→ **What to do**:
Go through the material under this sentence. Return every line holding "Zealand".

→ **Data for review**:
□ □ □ □ □ □ □
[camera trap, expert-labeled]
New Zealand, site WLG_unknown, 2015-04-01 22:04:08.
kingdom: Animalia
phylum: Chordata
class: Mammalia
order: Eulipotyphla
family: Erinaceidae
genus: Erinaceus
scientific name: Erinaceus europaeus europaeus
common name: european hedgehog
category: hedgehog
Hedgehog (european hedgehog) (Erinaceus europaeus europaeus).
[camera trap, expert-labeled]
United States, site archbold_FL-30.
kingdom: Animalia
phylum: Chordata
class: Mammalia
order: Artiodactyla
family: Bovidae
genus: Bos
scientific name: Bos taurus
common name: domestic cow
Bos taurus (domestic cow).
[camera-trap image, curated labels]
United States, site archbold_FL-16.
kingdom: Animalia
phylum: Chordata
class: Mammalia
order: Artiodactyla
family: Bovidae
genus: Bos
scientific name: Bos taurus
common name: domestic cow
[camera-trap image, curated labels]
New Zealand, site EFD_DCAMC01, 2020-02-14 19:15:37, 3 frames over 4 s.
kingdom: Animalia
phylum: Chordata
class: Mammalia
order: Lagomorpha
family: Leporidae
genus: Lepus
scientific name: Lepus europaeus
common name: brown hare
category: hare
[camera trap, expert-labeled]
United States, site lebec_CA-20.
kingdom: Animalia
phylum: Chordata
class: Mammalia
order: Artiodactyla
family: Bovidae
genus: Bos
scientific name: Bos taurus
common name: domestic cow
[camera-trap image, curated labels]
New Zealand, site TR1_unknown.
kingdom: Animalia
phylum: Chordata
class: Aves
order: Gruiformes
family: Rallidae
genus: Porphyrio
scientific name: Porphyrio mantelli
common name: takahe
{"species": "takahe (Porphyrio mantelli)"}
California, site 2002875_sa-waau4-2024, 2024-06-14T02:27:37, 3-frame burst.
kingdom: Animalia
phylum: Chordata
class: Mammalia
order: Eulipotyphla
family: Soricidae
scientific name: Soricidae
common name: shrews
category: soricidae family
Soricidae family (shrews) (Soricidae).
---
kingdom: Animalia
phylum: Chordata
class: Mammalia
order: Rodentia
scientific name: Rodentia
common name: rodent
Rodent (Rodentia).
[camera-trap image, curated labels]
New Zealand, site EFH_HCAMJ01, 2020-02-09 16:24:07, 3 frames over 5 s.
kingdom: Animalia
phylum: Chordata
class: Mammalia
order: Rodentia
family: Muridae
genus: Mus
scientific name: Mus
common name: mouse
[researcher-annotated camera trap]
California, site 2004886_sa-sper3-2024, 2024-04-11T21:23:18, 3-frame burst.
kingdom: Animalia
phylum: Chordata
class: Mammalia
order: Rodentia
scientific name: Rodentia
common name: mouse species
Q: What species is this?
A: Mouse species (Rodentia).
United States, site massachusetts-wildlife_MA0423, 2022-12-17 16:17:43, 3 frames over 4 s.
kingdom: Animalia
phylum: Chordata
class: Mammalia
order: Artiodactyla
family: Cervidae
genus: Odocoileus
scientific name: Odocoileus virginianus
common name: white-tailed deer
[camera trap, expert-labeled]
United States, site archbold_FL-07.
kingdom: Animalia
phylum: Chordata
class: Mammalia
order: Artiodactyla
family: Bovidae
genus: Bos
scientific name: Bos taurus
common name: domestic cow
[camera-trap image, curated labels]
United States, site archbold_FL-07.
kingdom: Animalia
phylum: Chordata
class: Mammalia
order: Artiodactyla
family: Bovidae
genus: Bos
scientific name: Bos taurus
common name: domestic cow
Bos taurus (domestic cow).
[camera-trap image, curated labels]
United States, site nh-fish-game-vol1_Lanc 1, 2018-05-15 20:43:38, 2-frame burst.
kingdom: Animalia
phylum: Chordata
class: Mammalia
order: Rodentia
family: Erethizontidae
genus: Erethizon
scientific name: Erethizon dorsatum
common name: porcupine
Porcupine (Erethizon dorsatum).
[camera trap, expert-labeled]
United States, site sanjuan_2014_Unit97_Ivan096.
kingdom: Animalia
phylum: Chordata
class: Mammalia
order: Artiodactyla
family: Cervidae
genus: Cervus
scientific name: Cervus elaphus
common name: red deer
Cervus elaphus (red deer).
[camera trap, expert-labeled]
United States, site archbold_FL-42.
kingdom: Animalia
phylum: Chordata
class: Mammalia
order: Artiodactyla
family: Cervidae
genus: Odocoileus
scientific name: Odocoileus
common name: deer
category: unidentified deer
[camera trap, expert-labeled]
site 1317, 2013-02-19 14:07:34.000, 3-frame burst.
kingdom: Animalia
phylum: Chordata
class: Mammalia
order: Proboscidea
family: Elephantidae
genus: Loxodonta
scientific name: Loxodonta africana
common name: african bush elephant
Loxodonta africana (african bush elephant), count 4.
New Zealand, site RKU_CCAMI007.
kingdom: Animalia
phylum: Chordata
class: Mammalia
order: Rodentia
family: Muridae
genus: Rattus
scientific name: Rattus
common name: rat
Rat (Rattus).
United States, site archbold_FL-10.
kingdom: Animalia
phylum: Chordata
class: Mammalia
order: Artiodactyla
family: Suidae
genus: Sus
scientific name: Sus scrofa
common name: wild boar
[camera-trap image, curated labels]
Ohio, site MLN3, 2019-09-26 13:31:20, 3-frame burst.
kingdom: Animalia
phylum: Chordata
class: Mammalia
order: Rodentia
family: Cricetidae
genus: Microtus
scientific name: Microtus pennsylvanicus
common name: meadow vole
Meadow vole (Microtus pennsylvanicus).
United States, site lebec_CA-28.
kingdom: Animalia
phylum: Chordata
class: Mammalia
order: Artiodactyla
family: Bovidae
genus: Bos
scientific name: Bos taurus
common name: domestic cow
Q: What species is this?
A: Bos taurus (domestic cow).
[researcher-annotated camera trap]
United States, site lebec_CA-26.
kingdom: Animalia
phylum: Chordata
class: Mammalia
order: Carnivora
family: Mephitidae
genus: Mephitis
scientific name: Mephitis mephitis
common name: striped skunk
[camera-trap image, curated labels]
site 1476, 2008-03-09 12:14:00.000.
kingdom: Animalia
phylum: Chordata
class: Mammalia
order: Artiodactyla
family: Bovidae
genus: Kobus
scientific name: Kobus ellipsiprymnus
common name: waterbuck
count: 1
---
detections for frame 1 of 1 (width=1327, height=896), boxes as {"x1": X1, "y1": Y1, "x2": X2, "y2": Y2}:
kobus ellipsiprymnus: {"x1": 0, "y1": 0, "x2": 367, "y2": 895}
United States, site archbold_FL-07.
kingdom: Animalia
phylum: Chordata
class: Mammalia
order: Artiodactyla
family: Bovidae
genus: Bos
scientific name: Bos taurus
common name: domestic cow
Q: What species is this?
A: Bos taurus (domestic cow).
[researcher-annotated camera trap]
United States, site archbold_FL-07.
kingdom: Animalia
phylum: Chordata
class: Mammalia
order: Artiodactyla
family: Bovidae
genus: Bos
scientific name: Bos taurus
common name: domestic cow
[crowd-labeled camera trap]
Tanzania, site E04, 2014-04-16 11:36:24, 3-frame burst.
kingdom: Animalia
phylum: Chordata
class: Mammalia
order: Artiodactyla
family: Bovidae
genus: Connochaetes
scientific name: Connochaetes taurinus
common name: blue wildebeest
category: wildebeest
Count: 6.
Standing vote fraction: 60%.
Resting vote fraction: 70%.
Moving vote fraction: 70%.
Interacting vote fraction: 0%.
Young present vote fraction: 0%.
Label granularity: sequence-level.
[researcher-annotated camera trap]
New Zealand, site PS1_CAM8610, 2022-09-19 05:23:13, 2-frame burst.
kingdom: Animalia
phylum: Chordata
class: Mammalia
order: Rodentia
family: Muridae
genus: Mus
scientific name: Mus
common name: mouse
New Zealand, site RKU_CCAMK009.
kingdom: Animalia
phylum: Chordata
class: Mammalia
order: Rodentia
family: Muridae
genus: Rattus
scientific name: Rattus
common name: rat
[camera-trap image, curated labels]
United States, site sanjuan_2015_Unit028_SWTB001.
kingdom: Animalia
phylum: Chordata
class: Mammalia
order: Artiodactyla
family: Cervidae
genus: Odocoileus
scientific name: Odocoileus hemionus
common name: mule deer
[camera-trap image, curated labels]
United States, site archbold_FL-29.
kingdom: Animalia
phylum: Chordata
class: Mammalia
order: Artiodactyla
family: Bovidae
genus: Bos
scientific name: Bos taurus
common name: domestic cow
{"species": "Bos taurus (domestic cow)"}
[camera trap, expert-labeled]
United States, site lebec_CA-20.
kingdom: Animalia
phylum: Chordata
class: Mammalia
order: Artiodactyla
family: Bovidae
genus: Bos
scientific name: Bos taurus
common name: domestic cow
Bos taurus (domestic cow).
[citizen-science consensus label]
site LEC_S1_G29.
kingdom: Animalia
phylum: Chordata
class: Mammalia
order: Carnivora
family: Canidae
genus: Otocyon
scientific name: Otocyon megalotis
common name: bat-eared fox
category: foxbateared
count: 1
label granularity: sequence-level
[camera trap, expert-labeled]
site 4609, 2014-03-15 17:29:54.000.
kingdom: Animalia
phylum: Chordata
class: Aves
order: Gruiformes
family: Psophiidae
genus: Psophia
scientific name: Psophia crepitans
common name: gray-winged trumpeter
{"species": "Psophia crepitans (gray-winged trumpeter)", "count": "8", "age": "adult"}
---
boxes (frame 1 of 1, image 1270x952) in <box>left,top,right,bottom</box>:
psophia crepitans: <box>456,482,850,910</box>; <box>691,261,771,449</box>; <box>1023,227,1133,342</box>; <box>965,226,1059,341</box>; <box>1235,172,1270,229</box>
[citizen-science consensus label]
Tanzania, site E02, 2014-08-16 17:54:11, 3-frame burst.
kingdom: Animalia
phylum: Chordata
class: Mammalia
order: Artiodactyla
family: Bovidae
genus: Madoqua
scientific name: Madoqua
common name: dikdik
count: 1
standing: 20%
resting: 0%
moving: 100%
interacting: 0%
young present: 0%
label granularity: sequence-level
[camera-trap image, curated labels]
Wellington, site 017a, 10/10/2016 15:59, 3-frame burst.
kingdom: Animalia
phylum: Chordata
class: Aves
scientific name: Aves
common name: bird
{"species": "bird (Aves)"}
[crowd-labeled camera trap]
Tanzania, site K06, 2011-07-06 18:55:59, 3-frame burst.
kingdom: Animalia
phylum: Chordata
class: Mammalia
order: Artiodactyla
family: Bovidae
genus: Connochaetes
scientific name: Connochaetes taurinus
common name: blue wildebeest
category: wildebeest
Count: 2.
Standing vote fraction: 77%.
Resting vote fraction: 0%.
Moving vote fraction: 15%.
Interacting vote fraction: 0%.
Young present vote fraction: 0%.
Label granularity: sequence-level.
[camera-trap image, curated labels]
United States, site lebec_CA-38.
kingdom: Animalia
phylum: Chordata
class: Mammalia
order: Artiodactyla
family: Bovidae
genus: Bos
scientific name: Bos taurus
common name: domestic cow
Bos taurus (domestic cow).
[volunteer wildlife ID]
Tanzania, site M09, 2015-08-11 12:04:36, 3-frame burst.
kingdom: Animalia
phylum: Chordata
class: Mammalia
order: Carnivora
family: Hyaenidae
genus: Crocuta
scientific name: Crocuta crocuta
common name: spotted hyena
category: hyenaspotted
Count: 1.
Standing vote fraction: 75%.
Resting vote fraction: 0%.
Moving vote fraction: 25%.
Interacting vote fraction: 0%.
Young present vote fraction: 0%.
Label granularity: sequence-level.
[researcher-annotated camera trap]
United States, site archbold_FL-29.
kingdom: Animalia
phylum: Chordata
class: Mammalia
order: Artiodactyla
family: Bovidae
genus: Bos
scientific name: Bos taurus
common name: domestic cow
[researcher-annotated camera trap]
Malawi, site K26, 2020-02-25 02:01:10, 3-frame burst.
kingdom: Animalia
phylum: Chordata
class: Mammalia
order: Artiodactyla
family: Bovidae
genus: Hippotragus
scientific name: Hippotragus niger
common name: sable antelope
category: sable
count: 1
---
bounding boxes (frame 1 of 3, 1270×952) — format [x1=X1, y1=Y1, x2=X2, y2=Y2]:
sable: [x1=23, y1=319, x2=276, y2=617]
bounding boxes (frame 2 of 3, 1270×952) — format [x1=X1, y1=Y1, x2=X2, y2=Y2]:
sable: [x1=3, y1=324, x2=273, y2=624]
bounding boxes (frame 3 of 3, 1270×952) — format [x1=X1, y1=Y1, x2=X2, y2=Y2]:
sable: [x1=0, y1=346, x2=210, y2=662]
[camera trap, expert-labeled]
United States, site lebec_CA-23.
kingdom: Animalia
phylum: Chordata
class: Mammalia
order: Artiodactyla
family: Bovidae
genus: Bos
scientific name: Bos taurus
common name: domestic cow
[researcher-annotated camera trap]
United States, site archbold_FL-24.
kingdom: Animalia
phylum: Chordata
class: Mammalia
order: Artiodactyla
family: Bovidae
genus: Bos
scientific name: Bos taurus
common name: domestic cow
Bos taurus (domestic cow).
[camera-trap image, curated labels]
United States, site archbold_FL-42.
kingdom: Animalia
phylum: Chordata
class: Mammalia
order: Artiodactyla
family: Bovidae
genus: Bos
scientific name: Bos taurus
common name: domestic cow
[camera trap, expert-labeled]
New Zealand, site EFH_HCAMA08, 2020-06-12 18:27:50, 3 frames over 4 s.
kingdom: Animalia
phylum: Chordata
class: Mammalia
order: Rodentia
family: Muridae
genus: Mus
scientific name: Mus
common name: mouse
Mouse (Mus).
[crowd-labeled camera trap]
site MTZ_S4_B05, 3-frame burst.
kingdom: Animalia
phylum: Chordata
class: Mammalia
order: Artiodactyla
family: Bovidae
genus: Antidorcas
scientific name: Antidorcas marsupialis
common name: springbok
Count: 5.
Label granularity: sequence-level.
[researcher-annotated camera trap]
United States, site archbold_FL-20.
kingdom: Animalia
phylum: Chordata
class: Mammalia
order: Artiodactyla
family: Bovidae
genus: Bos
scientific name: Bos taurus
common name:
□ □ □ □ □ □ □
→ **Task answer**:
New Zealand, site WLG_unknown, 2015-04-01 22:04:08.
New Zealand, site EFD_DCAMC01, 2020-02-14 19:15:37, 3 frames over 4 s.
New Zealand, site TR1_unknown.
New Zealand, site EFH_HCAMJ01, 2020-02-09 16:24:07, 3 frames over 5 s.
New Zealand, site RKU_CCAMI007.
New Zealand, site PS1_CAM8610, 2022-09-19 05:23:13, 2-frame burst.
New Zealand, site RKU_CCAMK009.
New Zealand, site EFH_HCAMA08, 2020-06-12 18:27:50, 3 frames over 4 s.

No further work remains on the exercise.